# Task material

+--

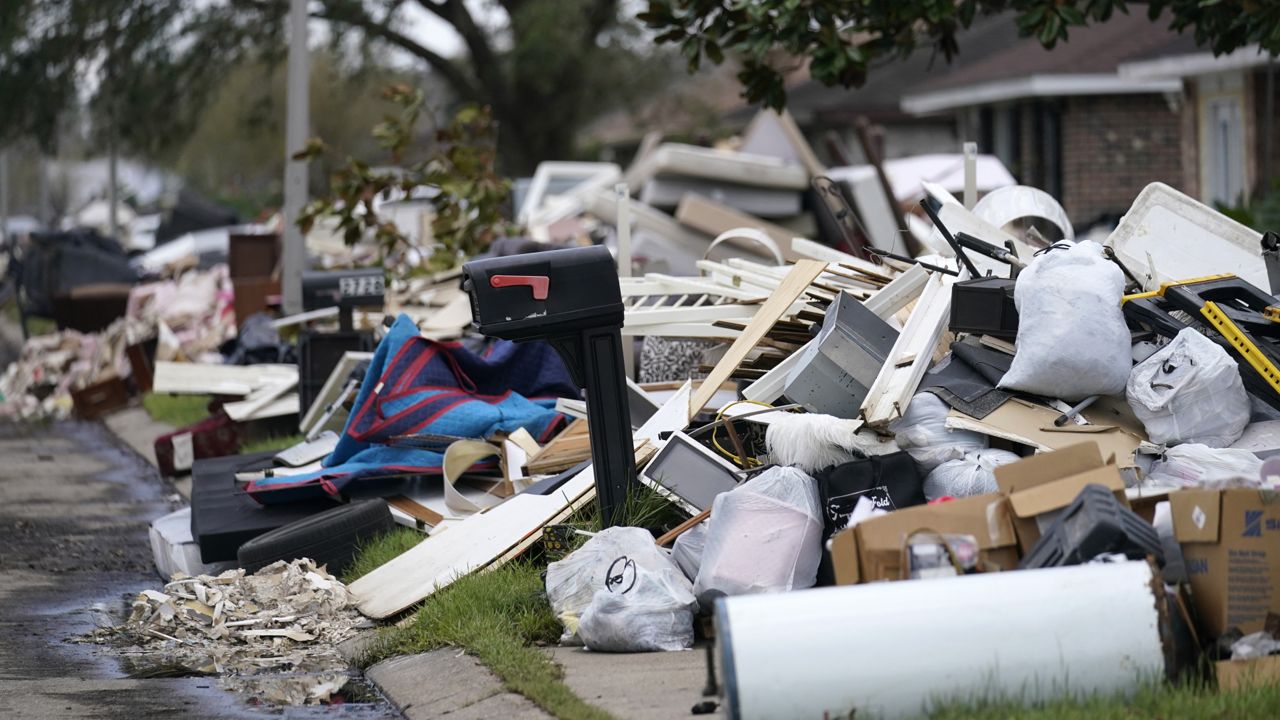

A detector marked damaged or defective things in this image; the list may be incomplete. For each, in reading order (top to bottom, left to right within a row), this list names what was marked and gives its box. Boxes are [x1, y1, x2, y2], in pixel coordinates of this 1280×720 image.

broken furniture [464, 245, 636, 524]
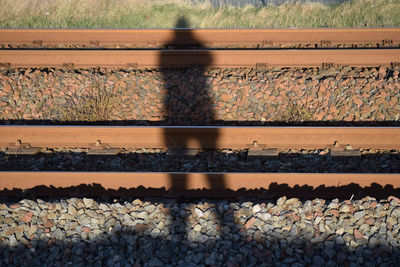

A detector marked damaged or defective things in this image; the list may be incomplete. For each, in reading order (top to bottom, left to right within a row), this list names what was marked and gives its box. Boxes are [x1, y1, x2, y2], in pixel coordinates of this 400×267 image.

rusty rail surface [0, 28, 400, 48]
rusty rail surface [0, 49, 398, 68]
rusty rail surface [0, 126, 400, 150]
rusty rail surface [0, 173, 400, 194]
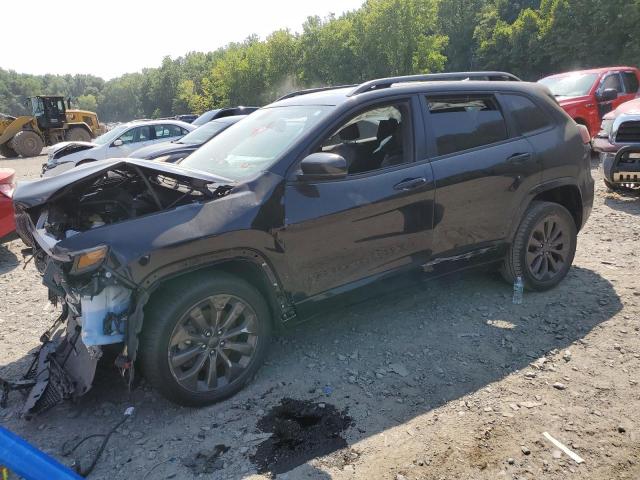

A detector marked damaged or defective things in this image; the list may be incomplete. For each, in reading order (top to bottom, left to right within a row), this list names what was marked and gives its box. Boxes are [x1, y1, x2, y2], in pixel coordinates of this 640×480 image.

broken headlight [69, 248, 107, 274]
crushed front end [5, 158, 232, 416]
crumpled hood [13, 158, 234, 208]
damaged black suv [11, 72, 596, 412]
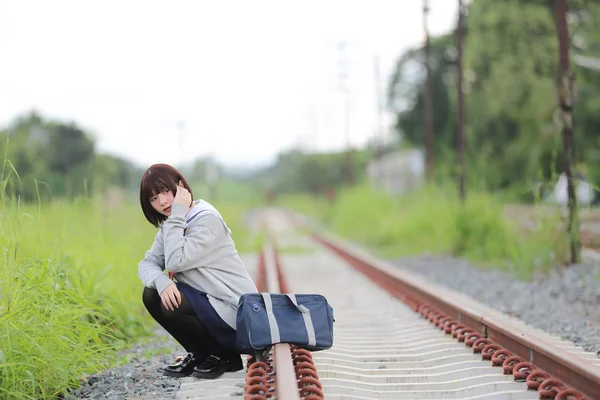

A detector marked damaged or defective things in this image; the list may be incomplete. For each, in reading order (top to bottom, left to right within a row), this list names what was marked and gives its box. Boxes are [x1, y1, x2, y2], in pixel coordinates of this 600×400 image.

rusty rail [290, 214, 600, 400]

+--

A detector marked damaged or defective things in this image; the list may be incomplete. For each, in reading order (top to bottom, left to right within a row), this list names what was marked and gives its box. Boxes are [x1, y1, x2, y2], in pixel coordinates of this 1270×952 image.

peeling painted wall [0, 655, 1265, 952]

+--

# Exercise description
Retype the part of the listing above that opens with the line containing "this 1280×720 image." and closes with the line containing "rusty rail surface [0, 173, 400, 194]", both included, and leave the pictures out.

# Solved problem
A detector marked damaged or defective things in this image; the list may be incomplete. For each, in reading order (top to bottom, left to right within a row), this list names what was marked and gives its box. Boxes are [x1, y1, x2, y2], in pixel coordinates of this 1280×720 image.

broken furniture [464, 245, 636, 524]

A detector marked damaged or defective things in this image; the list may be incomplete. For each, in reading order (top to bottom, left to right within a row), this list names what was marked and gives its box. Boxes are [x1, y1, x2, y2], in pixel coordinates of this 400×267 image.

rusty rail surface [0, 28, 400, 48]
rusty rail surface [0, 49, 398, 68]
rusty rail surface [0, 126, 400, 150]
rusty rail surface [0, 173, 400, 194]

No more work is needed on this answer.